Textauszug

------------------------------------------------------------------------

ZU PASSE VITE (H.G. 2009)
Das Passevite ist ein Haushaltgerät, das im täglichen Leben der Essenzubereitung dient – eine Nahrungsmühle, ein Trichter mit Drehkurbel an deren unterem Ende eine Dreiviertelscheibe mit aufgebogener Öffnung über einem Lochsieb dreht, alles Ganze erfasst, durch das Sieb presst und in einfach zu kochende Partikel zerlegt. Was einmal eine ganze Kartoffel war, wird zu amorphem Mus. Der pürierte Brei kann unter Zugabe von Flüssigkeit bis zur Unsichtbarkeit aufgelöst werden, wobei seine Essenz weiterhin wirksam bleibt. Mit anderen Zutaten versetzt wird er knetbar und setzt dem Formtrieb kaum Grenzen, bevor er durch uns verzehrt und abermals eine Wandlung durchläuft.

------------------------------------------------------------------------

Dateneinträge
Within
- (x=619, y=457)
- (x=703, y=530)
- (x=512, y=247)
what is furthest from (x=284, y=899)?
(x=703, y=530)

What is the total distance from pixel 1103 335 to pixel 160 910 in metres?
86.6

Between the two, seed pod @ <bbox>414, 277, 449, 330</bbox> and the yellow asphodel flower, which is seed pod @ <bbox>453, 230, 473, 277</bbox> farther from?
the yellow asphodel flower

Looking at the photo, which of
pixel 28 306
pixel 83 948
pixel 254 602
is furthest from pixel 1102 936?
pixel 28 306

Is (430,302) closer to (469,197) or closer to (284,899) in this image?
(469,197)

------------------------------------------------------------------------

Aufgaben
**A.** Beantworte anhand des Textauszugs über das Passevite diese Fragen:
(i) Wozu dient das Passevite im täglichen Leben?
(ii) Was wird aus einer ganzen Kartoffel?
(iii) Wodurch wird der pürierte Brei knetbar?
**B.** Fasse den Absatz des Textauszugs, der mit „Das Passevite ist ein Haushaltgerät“ beginnt, als Liste mit seinen wichtigsten Aussagen zusammen.
**C.** Gib den Textauszug vom Wortlaut „ZU PASSE VITE“ bis einschließlich „eine Wandlung durchläuft.“ wieder und ersetze darin „Kartoffel“ durch „Rübe“.

Antworten
**A.**
(i) Es dient im täglichen Leben der Essenzubereitung.
(ii) Sie wird zu amorphem Mus.
(iii) Er wird knetbar, wenn er mit anderen Zutaten versetzt wird.

**B.**
- Das Passevite ist ein Haushaltgerät zur Essenzubereitung im täglichen Leben.
- Es ist eine Nahrungsmühle, nämlich ein Trichter mit Drehkurbel.
- Am unteren Ende der Kurbel dreht sich eine Dreiviertelscheibe mit aufgebogener Öffnung über einem Lochsieb.
- Das Gerät erfasst alles Ganze, presst es durch das Sieb und zerlegt es in einfach zu kochende Partikel.
- Aus einer ganzen Kartoffel wird amorphes Mus.
- Der Brei lässt sich mit Flüssigkeit bis zur Unsichtbarkeit auflösen, und seine Essenz bleibt dabei wirksam.
- Mit anderen Zutaten versetzt wird er knetbar und setzt dem Formtrieb kaum Grenzen.
- Danach wird er von uns verzehrt und durchläuft erneut eine Wandlung.

**C.**
ZU PASSE VITE (H.G. 2009)
Das Passevite ist ein Haushaltgerät, das im täglichen Leben der Essenzubereitung dient – eine Nahrungsmühle, ein Trichter mit Drehkurbel an deren unterem Ende eine Dreiviertelscheibe mit aufgebogener Öffnung über einem Lochsieb dreht, alles Ganze erfasst, durch das Sieb presst und in einfach zu kochende Partikel zerlegt. Was einmal eine ganze Rübe war, wird zu amorphem Mus. Der pürierte Brei kann unter Zugabe von Flüssigkeit bis zur Unsichtbarkeit aufgelöst werden, wobei seine Essenz weiterhin wirksam bleibt. Mit anderen Zutaten versetzt wird er knetbar und setzt dem Formtrieb kaum Grenzen, bevor er durch uns verzehrt und abermals eine Wandlung durchläuft.